Kramp-Karrenbauer wirbt auch um SPD-Wähler: um diejenigen, die zwar die Sozialdemokraten weiter an der Regierung sehen wollen, aber eine rot-rot-grüne Koalition ablehnen. Die Hoffnung der Ministerpräsidentin ist, dass diese SPD-Wähler zur CDU kommen und die, die ein Linksbündnis wollen, gleich die Linkspartei wählen. So würde die SPD klein gehalten. Tatsächlich dürfte Kramp-Karrenbauer für viele Sozialdemokraten wählbar sein, sie gehört sozialpolitisch zum linken Flügel der Union. Mit dem kernigen Innenminister Klaus Bouillon hat sie sich einen Kümmerer ins Kabinett geholt, der die Sorgen der Menschen auf dem Feld der inneren Sicherheit und der Flüchtlingspolitik aufnimmt. Dieses Profil beschränkt aber auch die Möglichkeiten der CDU in der bevorstehenden Auseinandersetzung: Einen Lagerwahlkampf oder gar eine „Rote-Socken-Kampagne“ kann und wird es nicht geben, zumal der Spitzenkandidat der Linkspartei, Oskar Lafontaine, im Saarland nach wie vor populär ist. Er hat schon klargemacht, dass seine Partei, die gegenwärtig bei 14 Prozent liegt, kein Problem hätte, mit der SPD zu koalieren.
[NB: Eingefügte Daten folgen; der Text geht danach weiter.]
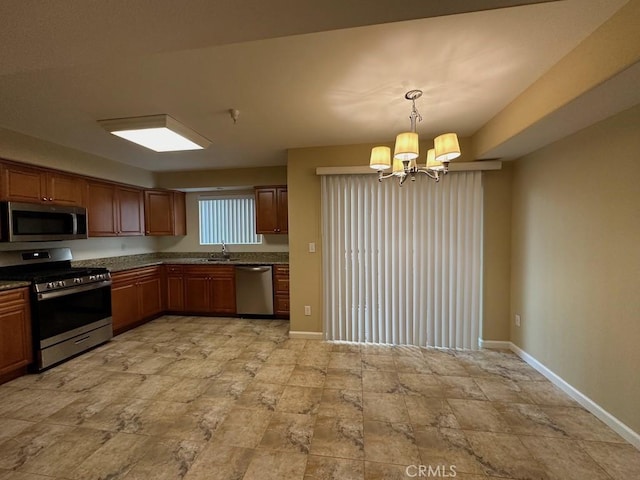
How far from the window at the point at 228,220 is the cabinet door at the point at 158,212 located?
0.54m

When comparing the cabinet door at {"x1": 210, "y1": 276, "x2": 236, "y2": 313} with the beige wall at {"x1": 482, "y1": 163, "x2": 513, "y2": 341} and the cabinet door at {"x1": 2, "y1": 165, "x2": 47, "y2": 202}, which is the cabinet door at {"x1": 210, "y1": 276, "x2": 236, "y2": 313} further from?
the beige wall at {"x1": 482, "y1": 163, "x2": 513, "y2": 341}

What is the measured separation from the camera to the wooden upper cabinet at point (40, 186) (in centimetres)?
273

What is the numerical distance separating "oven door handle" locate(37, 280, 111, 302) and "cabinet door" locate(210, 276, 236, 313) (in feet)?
4.55

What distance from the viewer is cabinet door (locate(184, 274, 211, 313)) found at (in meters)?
4.40

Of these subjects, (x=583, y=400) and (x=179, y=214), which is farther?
(x=179, y=214)

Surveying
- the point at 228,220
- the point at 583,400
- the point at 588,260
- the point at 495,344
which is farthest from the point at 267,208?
the point at 583,400

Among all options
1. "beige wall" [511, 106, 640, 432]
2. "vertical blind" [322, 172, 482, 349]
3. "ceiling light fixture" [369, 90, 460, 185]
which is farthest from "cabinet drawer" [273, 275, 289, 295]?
"beige wall" [511, 106, 640, 432]

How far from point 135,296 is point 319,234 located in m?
2.90

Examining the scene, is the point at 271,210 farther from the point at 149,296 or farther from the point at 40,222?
the point at 40,222

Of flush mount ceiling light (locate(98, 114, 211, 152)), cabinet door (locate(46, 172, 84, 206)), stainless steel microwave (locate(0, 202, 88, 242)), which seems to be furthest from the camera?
cabinet door (locate(46, 172, 84, 206))

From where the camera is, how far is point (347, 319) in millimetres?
3387

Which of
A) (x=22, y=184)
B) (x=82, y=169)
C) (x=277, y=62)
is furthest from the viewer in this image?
(x=82, y=169)

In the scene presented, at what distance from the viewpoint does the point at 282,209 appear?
4.34m

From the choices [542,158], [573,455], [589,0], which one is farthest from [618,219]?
[573,455]
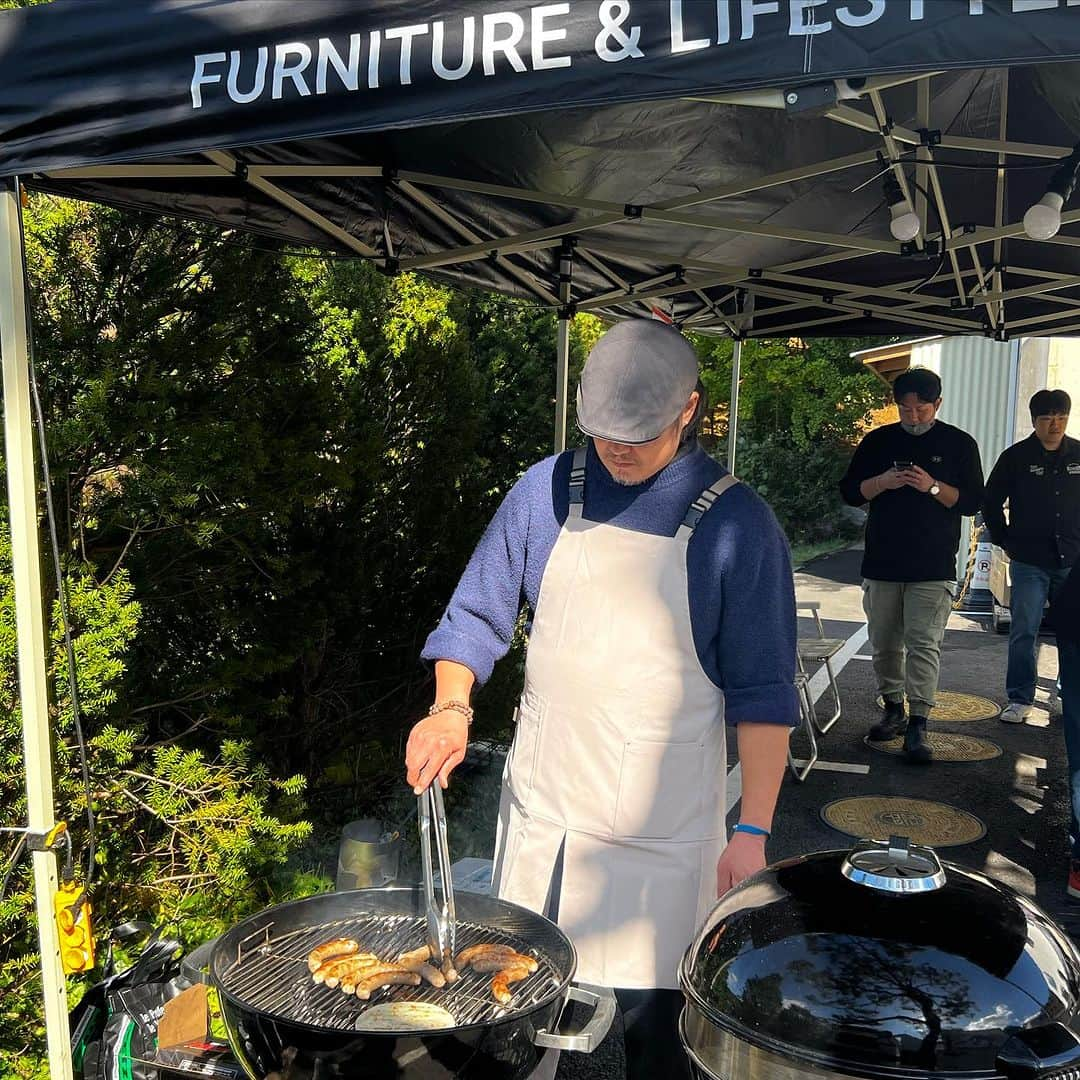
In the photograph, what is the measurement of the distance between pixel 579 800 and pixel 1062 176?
2218 millimetres

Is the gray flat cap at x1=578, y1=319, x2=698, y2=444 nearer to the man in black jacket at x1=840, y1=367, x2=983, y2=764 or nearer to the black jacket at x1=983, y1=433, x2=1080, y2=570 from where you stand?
the man in black jacket at x1=840, y1=367, x2=983, y2=764

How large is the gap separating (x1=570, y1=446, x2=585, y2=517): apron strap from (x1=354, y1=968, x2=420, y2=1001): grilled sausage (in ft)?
3.10

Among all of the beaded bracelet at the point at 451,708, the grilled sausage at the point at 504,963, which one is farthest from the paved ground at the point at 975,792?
the beaded bracelet at the point at 451,708

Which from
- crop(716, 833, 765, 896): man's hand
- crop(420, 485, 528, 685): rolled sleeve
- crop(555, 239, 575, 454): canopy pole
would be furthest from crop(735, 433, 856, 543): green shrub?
crop(716, 833, 765, 896): man's hand

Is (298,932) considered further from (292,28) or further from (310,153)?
(310,153)

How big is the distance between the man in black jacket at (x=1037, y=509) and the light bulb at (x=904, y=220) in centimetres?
301

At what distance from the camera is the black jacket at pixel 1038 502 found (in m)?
6.21

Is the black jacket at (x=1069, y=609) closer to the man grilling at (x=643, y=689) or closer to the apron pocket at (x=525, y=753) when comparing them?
the man grilling at (x=643, y=689)

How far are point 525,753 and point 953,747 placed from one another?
4.78 meters

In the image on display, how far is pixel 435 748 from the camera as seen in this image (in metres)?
2.11

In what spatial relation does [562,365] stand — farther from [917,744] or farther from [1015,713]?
[1015,713]

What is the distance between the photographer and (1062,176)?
9.88 feet

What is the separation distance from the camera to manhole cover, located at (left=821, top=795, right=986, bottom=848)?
4871 millimetres

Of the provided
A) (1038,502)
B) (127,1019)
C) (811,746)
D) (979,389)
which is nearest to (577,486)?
(127,1019)
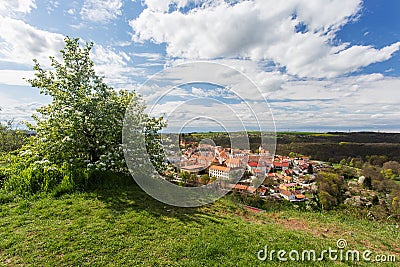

Ähnlich sieht das Rehlinger, die mit ihren 40 Jahren jung genug ist, um ein unbelastetes Verhältnis zum ehemaligen SPD-Bundesvorsitzenden zu haben.
Es geht um Landespolitik
Ein größeres Problem könnte der CDU durch die Berufung von Martin Schulz zum SPD-Kanzlerkandidaten erwachsen sein. Diese war in der obengenannten Umfrage noch nicht eingepreist. Aber schon der Taumel, den am vergangenen Freitag ein Besuch von Schulz im Saarland auslöste – eine Menschentraube in der Fußgängerzone von Saarlouis, ein übervoller Parteitagssaal am Abend in Orscholz –, lässt erahnen, dass die Messe noch nicht gelesen ist. Anke Rehlinger hat das längst registriert. Jetzt könnte sich auszahlen, dass sie sich in den vergangenen Jahren auf den klassischen sozialdemokratischen Themenfeldern Industriepolitik, soziale Gerechtigkeit oder Rente profiliert hat – sie passen sehr gut zur Kleine-Leute-Klaviatur von Schulz. Mag sein, dass die CDU recht hat und sich der Reiz des neuen Mannes auch im Fall von Schulz irgendwann abnutzt; im Moment scheint die Wahrscheinlichkeit aber hoch, dass zumindest die Genossen im Saarland, die ersten im Reigen der Wahlen, noch kräftig von ihm profitieren können.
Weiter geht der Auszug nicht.